Öne Çıkan Yayın 20 Mart 2012 yazım

Erdoğan’a Askeri Darbe?

Yoo hayır bu kez, başka bir “fantezi”i üzerinde düşünmeye çağırıyorum: Cemaat, denetlemeye başladığı TSK’yı, Erdoğan’a karşı kulla...

31 Ocak 2015 Cumartesi

Bir Öncü’nün Ardından: REFİK ÜREYEN

Günden, CBT sayı 1454, 30 Ocak 2015


Önceki Çarşamba günü Türkiye Teknoloji Geliştirme Vakfı (TTGV)’nin öncülük ettiği, bir şükran-anma toplantısına katıldım. Refik Üreyen, ülkemizin teknoloji geliştirme konusunda öncülerinden biriydi ve bir süre önce hayata veda etmişti. Ülkemizin bu konuda uzman beyinlerini bir araya getiren toplantıda, Üreyen’in görüşlerini dile getiren bir de kitap yayınlandı. 
Panelde 7 kişi Üreyen üzerine anılarını, onun görüşlerini paylaştı. Mahmut Kiper, Cengiz Ultav, Atilla Dikbaş, Birgül Tantekin, İffet İyigün, Hakan Altınay, Yalçın Tanes’in özlü konuşmalarını izledik. Ben de anılarımı paylaştım.

### [Kayıt alıntıları]
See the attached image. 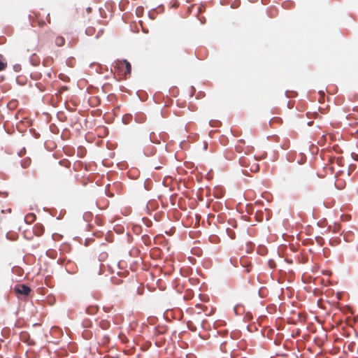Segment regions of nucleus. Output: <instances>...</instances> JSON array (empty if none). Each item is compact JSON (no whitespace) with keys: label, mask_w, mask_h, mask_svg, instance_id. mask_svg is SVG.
I'll list each match as a JSON object with an SVG mask.
<instances>
[{"label":"nucleus","mask_w":358,"mask_h":358,"mask_svg":"<svg viewBox=\"0 0 358 358\" xmlns=\"http://www.w3.org/2000/svg\"><path fill=\"white\" fill-rule=\"evenodd\" d=\"M15 290L17 293L25 295V296L28 295L29 294V292H31L30 287L24 284L17 285L15 287Z\"/></svg>","instance_id":"1"},{"label":"nucleus","mask_w":358,"mask_h":358,"mask_svg":"<svg viewBox=\"0 0 358 358\" xmlns=\"http://www.w3.org/2000/svg\"><path fill=\"white\" fill-rule=\"evenodd\" d=\"M117 65L119 66V67L120 69H122L123 66L125 67V74H129L131 73V64L127 62V60H122V61H120L118 62L117 63Z\"/></svg>","instance_id":"2"},{"label":"nucleus","mask_w":358,"mask_h":358,"mask_svg":"<svg viewBox=\"0 0 358 358\" xmlns=\"http://www.w3.org/2000/svg\"><path fill=\"white\" fill-rule=\"evenodd\" d=\"M30 62L34 66H38L40 63V59L35 54L32 55L29 58Z\"/></svg>","instance_id":"3"},{"label":"nucleus","mask_w":358,"mask_h":358,"mask_svg":"<svg viewBox=\"0 0 358 358\" xmlns=\"http://www.w3.org/2000/svg\"><path fill=\"white\" fill-rule=\"evenodd\" d=\"M55 43L57 46H62L64 44V38L62 36H58L55 39Z\"/></svg>","instance_id":"4"},{"label":"nucleus","mask_w":358,"mask_h":358,"mask_svg":"<svg viewBox=\"0 0 358 358\" xmlns=\"http://www.w3.org/2000/svg\"><path fill=\"white\" fill-rule=\"evenodd\" d=\"M234 310L236 315H241L243 313V307L241 305H236L234 308Z\"/></svg>","instance_id":"5"},{"label":"nucleus","mask_w":358,"mask_h":358,"mask_svg":"<svg viewBox=\"0 0 358 358\" xmlns=\"http://www.w3.org/2000/svg\"><path fill=\"white\" fill-rule=\"evenodd\" d=\"M94 32V29L93 27H87L85 30V33L88 36H92Z\"/></svg>","instance_id":"6"},{"label":"nucleus","mask_w":358,"mask_h":358,"mask_svg":"<svg viewBox=\"0 0 358 358\" xmlns=\"http://www.w3.org/2000/svg\"><path fill=\"white\" fill-rule=\"evenodd\" d=\"M110 324L108 321H101L100 322V326L102 329H107L109 327Z\"/></svg>","instance_id":"7"},{"label":"nucleus","mask_w":358,"mask_h":358,"mask_svg":"<svg viewBox=\"0 0 358 358\" xmlns=\"http://www.w3.org/2000/svg\"><path fill=\"white\" fill-rule=\"evenodd\" d=\"M34 215L31 214V215H27L25 217V221L27 222H31L34 220Z\"/></svg>","instance_id":"8"},{"label":"nucleus","mask_w":358,"mask_h":358,"mask_svg":"<svg viewBox=\"0 0 358 358\" xmlns=\"http://www.w3.org/2000/svg\"><path fill=\"white\" fill-rule=\"evenodd\" d=\"M83 325L85 327H88L92 325V322L89 320H84L83 322Z\"/></svg>","instance_id":"9"},{"label":"nucleus","mask_w":358,"mask_h":358,"mask_svg":"<svg viewBox=\"0 0 358 358\" xmlns=\"http://www.w3.org/2000/svg\"><path fill=\"white\" fill-rule=\"evenodd\" d=\"M29 163H30L29 159H27V160L24 161V162L22 164V167L26 168L27 166H28L29 165Z\"/></svg>","instance_id":"10"},{"label":"nucleus","mask_w":358,"mask_h":358,"mask_svg":"<svg viewBox=\"0 0 358 358\" xmlns=\"http://www.w3.org/2000/svg\"><path fill=\"white\" fill-rule=\"evenodd\" d=\"M94 311H96V308H93V307H92V308H88L87 309V313H89V314H92Z\"/></svg>","instance_id":"11"},{"label":"nucleus","mask_w":358,"mask_h":358,"mask_svg":"<svg viewBox=\"0 0 358 358\" xmlns=\"http://www.w3.org/2000/svg\"><path fill=\"white\" fill-rule=\"evenodd\" d=\"M45 76L47 77L48 79H52V72L51 71L46 72Z\"/></svg>","instance_id":"12"},{"label":"nucleus","mask_w":358,"mask_h":358,"mask_svg":"<svg viewBox=\"0 0 358 358\" xmlns=\"http://www.w3.org/2000/svg\"><path fill=\"white\" fill-rule=\"evenodd\" d=\"M13 68H14L15 71H16V72L20 71L21 69V66L19 64L15 65Z\"/></svg>","instance_id":"13"},{"label":"nucleus","mask_w":358,"mask_h":358,"mask_svg":"<svg viewBox=\"0 0 358 358\" xmlns=\"http://www.w3.org/2000/svg\"><path fill=\"white\" fill-rule=\"evenodd\" d=\"M258 169V165L257 164H255L253 167L250 169L252 171H256Z\"/></svg>","instance_id":"14"},{"label":"nucleus","mask_w":358,"mask_h":358,"mask_svg":"<svg viewBox=\"0 0 358 358\" xmlns=\"http://www.w3.org/2000/svg\"><path fill=\"white\" fill-rule=\"evenodd\" d=\"M245 163H246V162H245V159H241V164L242 165H245Z\"/></svg>","instance_id":"15"},{"label":"nucleus","mask_w":358,"mask_h":358,"mask_svg":"<svg viewBox=\"0 0 358 358\" xmlns=\"http://www.w3.org/2000/svg\"><path fill=\"white\" fill-rule=\"evenodd\" d=\"M229 236L231 238H234V233L233 232V234H229Z\"/></svg>","instance_id":"16"},{"label":"nucleus","mask_w":358,"mask_h":358,"mask_svg":"<svg viewBox=\"0 0 358 358\" xmlns=\"http://www.w3.org/2000/svg\"><path fill=\"white\" fill-rule=\"evenodd\" d=\"M127 117H128V118H129V117H130V115H127V116L124 117H123V120L124 121V120H125L126 118H127Z\"/></svg>","instance_id":"17"},{"label":"nucleus","mask_w":358,"mask_h":358,"mask_svg":"<svg viewBox=\"0 0 358 358\" xmlns=\"http://www.w3.org/2000/svg\"><path fill=\"white\" fill-rule=\"evenodd\" d=\"M48 22H49V23L50 22V17H49V15L48 16Z\"/></svg>","instance_id":"18"},{"label":"nucleus","mask_w":358,"mask_h":358,"mask_svg":"<svg viewBox=\"0 0 358 358\" xmlns=\"http://www.w3.org/2000/svg\"><path fill=\"white\" fill-rule=\"evenodd\" d=\"M155 169H159V167L156 166V167H155Z\"/></svg>","instance_id":"19"},{"label":"nucleus","mask_w":358,"mask_h":358,"mask_svg":"<svg viewBox=\"0 0 358 358\" xmlns=\"http://www.w3.org/2000/svg\"><path fill=\"white\" fill-rule=\"evenodd\" d=\"M357 262H358V259H357Z\"/></svg>","instance_id":"20"}]
</instances>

### [Alıştırma yönergesi]
Refik Üreyen'i anan yazıyı kaldığı yerden alıp sürdürür müsün? Kayıtlar bu işte hiçbir rol oynamıyor.

### [Görevin yanıtı]
Refik Beyi Arçelik ARGE müdürü olduğu sırada tanımıştım. Bu şirketin ARGE çalışmaları ilgimizi çekmişti. Koç’a ARGE’yi ısrarla getiren ve ARGE’yi kurumsallaştıran bir isimdi Üreyen. Mesela Almanlardan lisansla çamaşır makinesi vb üretiyordu.. Aldıkları lisans her zamanAlman şirketinin artık üretimini durdurdurduğu makinelere aitti. Yani mesela Arçelikin yurtdışına mal satıp rekabet edebilmesi mümkün edğildi..
Refik Üreyen ve arkadaşları, biz bunları burada üreteceğiz dediler. Bence devrim böyle başlar.. Aileyi ikna ettiler. ARÇELİK in bugun bir dünya markası olmasının ardında, Üreyen ve arkadaşlarının bu doğru ve aynı zamanda yurtsever tutumu yatar. Bayrağı göndere çektiler.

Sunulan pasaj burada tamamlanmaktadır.